Take the second chapter, which examines how the fish fathers became among Earth’s first parents. Although distant from humans, fish have their own versions of the same hormones involved in our own pregnancies and child care. For example, when male threespine sticklebacks care for eggs, the genes that activate the bonding hormone oxytocin. Father fish also produce progesterone and estrogen, which can affect how they respond to predators and care for their offspring.
Humans don’t lay eggs like fish do. Fortunately, we don’t either push babies through pseudopenises like female spotted hyenas TO DO. (Preston stops asking questions after a scientist tells him there were “a lot of tears.”) But like hyena mothers, we are bonded to our children for life and protect them fiercely. Mother spotted hyenas push aside other adults during kills to ensure their young can eat, just as we might push past the buffet line to ensure picky children get the only food they will swallow.
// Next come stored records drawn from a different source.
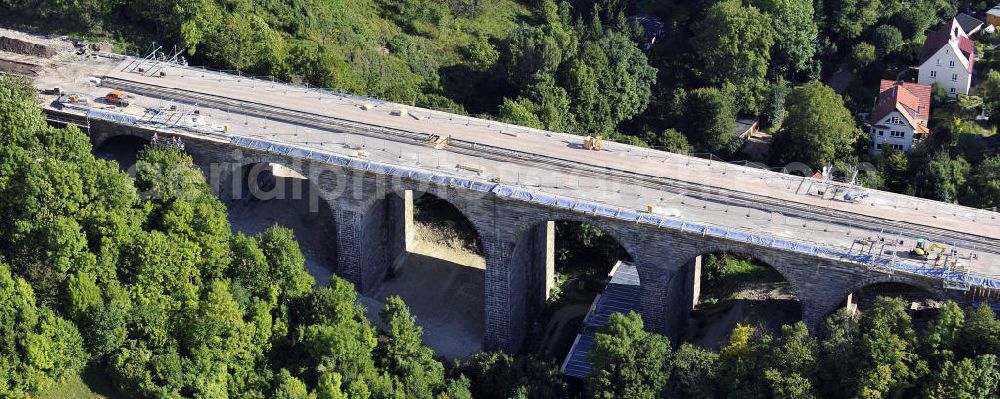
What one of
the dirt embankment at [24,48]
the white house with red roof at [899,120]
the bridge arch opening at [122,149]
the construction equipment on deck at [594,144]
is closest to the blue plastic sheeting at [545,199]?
the construction equipment on deck at [594,144]

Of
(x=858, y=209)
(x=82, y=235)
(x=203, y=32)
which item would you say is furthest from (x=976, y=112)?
(x=82, y=235)

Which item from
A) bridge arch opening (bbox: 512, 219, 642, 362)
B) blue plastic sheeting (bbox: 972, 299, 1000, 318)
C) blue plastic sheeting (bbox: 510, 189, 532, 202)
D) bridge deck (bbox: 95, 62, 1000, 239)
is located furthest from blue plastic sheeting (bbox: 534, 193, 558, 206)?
blue plastic sheeting (bbox: 972, 299, 1000, 318)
Parenting in the wild also has its dark side. A female long-tailed skink might eat all of her eggs if she encounters predators one too many times, perhaps because trying again is better than continuing to fight. Marmosets and tamarins, species in which mothers rely on others to care for their offspring, are more likely to reject their babies if there isn’t enough help nearby.
Humans, too, are often faced with difficult decisions about children they don’t want or can’t care for. This difficulty exists in part because for us, being a parent is not a two-person job. We became parents alongside a community of relatives and friends who share some of the burden.
I, as well as readers at any stage of child-rearing—whether children are not yet born, have left the nest, or are somewhere in between—can take comfort in the fact that we are not the only species in trouble. Creatures in the animal kingdom have had hundreds of millions of years to come up with almost endless solutions for raising their young, Preston writes. There are many ways to be a good parent.